# Greyhound/ Murray



## Aurita (Feb 23, 2009)

Hi
I am traveling with my 5 year old son, landing in Sydney and taking a bus to Canberra (cheapest route) - but i find a reasonable difference in online non-refundable fares for murray (cheaper) / greyhound (dearer) for my particular dates.

any comments on which one is more comfortable? also, do both buses allow 4 large suitcases?


----------



## amaslam (Sep 25, 2008)

Might be cheaper to fly actually (depends on how much baggage you have).

Check out:

Welcome To Tiger Airways
Virgin Blue Home
Qantas - flights to Australia, New Zealand, Africa and Asia. Book airfares at qantas.com.

They always run specials so join their mailing lists. Plenty of flights between Sydney and Canberra.

***
Here is the baggage info for Greyhound:
http://www.greyhound.com.au/Footer/terms-and-conditions.aspx#05

You should be OK with 4 pieces (you can have carry ons also).



Aurita said:


> Hi
> I am traveling with my 5 year old son, landing in Sydney and taking a bus to Canberra (cheapest route) - but i find a reasonable difference in online non-refundable fares for murray (cheaper) / greyhound (dearer) for my particular dates.
> 
> any comments on which one is more comfortable? also, do both buses allow 4 large suitcases?


----------



## anj1976 (Apr 24, 2008)

I noticed the fare is about 100A$ but what about luggage, I am sure Aurita is carrying her 40kg/person limit. She will have to pay a lot for extra baggage, wont traveling by bus be more feasible for her?


----------



## amaslam (Sep 25, 2008)

Yes, bus is cheapest. I've never used it as CBR-SYD flights are so frequent.

QANTAS includes 1 piece each (23 kg) then it's extra for more baggage so it becomes cost prohibitive.

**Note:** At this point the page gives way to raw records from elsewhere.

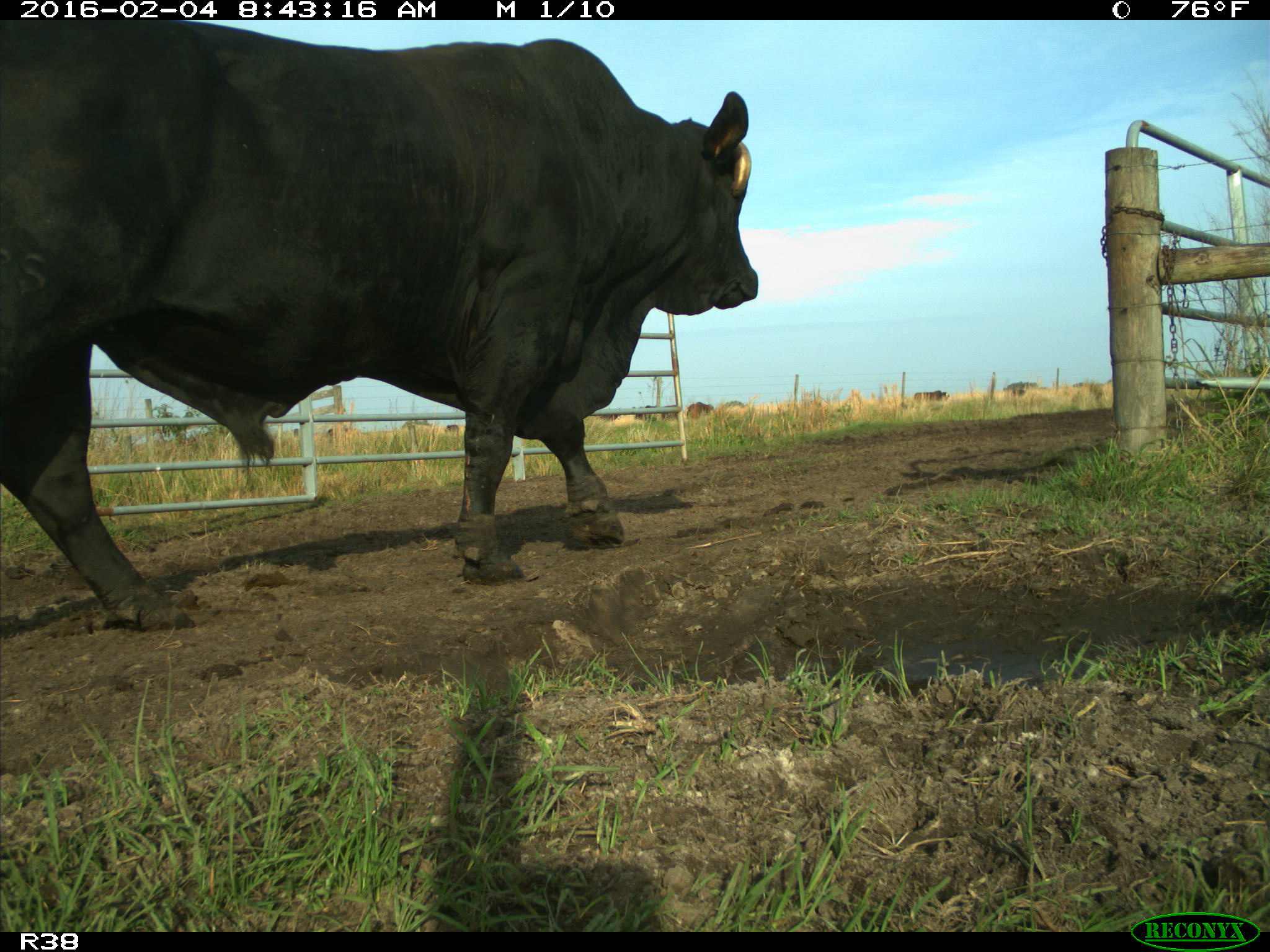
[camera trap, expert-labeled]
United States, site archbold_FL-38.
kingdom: Animalia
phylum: Chordata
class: Mammalia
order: Artiodactyla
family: Bovidae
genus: Bos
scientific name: Bos taurus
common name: domestic cow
Bos taurus (domestic cow).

Another idea is a rental car, as SYD-CBR is a single highway and straight line drive. Then can use rental car while in CBR. Again it's not as cost-effective as Greyhound, but very convenient to have a car for the first few weeks.



anj1976 said:


> I noticed the fare is about 100A$ but what about
> luggage, I am sure Aurita is carrying her 40kg/person limit. She will have to pay a lot for extra baggage, wont traveling by bus be more feasible for her?


----------



## Aurita (Feb 23, 2009)

thanks folks. can you recommend any good / reasonable car rentals?


----------



## amaslam (Sep 25, 2008)

Try Bayswater Car Rental (they have a Corolla for 20/day). Sorry, they don't do one way rentals (you'd need to return it to Sydney at some point).



Aurita said:


> thanks folks. can you recommend any good / reasonable car rentals?


----------



## Aurita (Feb 23, 2009)

thanks amaslam! hope we can also connect while I am in Canberra - it's not after all too far and i would certainly appreciate making new friends if that is ok with you. btw, any contacts in Canberra for info on the ground on the city? since its mainly govt and ANU, there seem to be few migrants


----------



## amaslam (Sep 25, 2008)

Sorry Aurita, I live in Sydney. I've just been to Canberra a few times (by car - it's about 4 hours drive from where I live in SYD).

I generally find Canberra is a very nicely laid out city and best place to start is citysearch.com.au and also the ACT tourism site.

You'd be surprised, I find Canberra does have a decent amount of migrants and I have eaten at a decent Indian restaurant. It's just that it doesn't have the influx like Sydney and Melbourne do. 



Aurita said:


> thanks amaslam! hope we can also connect while I am in Canberra - it's not after all too far and i would certainly appreciate making new friends if that is ok with you. btw, any contacts in Canberra for info on the ground on the city? since its mainly govt and ANU, there seem to be few migrants


----------



## Aurita (Feb 23, 2009)

sounds good


----------